Updated: Oct 11
It supports a lot of tension and, when playing sports, poor posture or unstable terrain can lead to problems for the runner.
The anatomy of the hip, being eccentric with respect to the spine, allows us to walk. However, its own characteristics make it concentrate a great tension in its center, and an overload in that area can cause injuries - even more so if the anatomy has undergone any alteration during its development. It also influences age, weight, lack of training or flexibility, the sport practiced or the surface on which it is 'running'.
The most frequent hip injuries can be due to wear or due to a fall or blow, and are divided into acute or chronic. The former includes, for example, fibrillar tears that can be treated by rest, pain relievers and rehabilitation treatment. The most problematic are those that are chronic and are more difficult to treat since they appear slowly and progressively can increase in intensity. These injuries in that area are a nightmare for runners, since their healing is usually long.
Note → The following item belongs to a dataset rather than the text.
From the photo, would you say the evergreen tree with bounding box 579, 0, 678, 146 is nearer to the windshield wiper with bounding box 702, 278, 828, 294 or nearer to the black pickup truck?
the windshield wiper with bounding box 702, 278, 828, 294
The runner usually refers to the fact that he can run a few kilometers but after a moment pain appears that forces him to stop. He tries it the next day or after several days of rest and the same thing happens to him. Among these injuries are those that affect serous pockets whose function is to avoid friction between bone and tendons and are located in strategic areas of the hip to prevent joint friction.
When they become inflamed they are called bursitis, the most typical being 'trochanteric bursitis'. The main symptoms of this injury are pain in the upper and external part of the thigh –that is, in the area of the cushions or where the lateral aspect of the hip is–. This pain can radiate to the buttocks and thigh.
When these injuries affect the tendons - any tendon in the hip can become inflamed - they are called tendinitis. One of the most frequent is psoas tendinitis, but it can also affect adductors, fascia tensor, gluteal, pyramidal or hamstring. For example, psoas tendinitis can occur due to resistance training and when performed in uneven areas.
One of the factors that can cause some of these injuries is the difference in length of the hips. A difference of up to one centimeter may not affect a person when walking but it can affect when running. This asymmetry may be from birth or it may be due to postural and training habits. You should try to correct by adopting a good posture and stretching any muscle that was stiff or short, as we find it every day we go running. If the variation in leg length is due to a shortening of the bone, an insole may need to be placed.
If the discomfort exceeds two weeks, the runner and his coach should analyze what causes have influenced their appearance. Sometimes the pains begin with a change in the training routine, a change of shoes, a variation in the training surface or a change in modality.
Sometimes the pain is reduced by performing adequate stretches, but if it does not improve, it may require specific rehabilitation treatment.
How to prevent injuries with normal anatomy
Running technique is essential to prevent hip injuries. If we stop to watch a marathon, some of the participants should not perform this test for different reasons: the shape of their legs, the shoes they use, the type of footprint or their technique. To run it is not only worth running: you have to strengthen all the muscles including the abdominal and lumbar muscles, warm up before, stretch afterwards, follow a good diet, do not forget about hydration, have an adequate training guideline and use the appropriate footwear.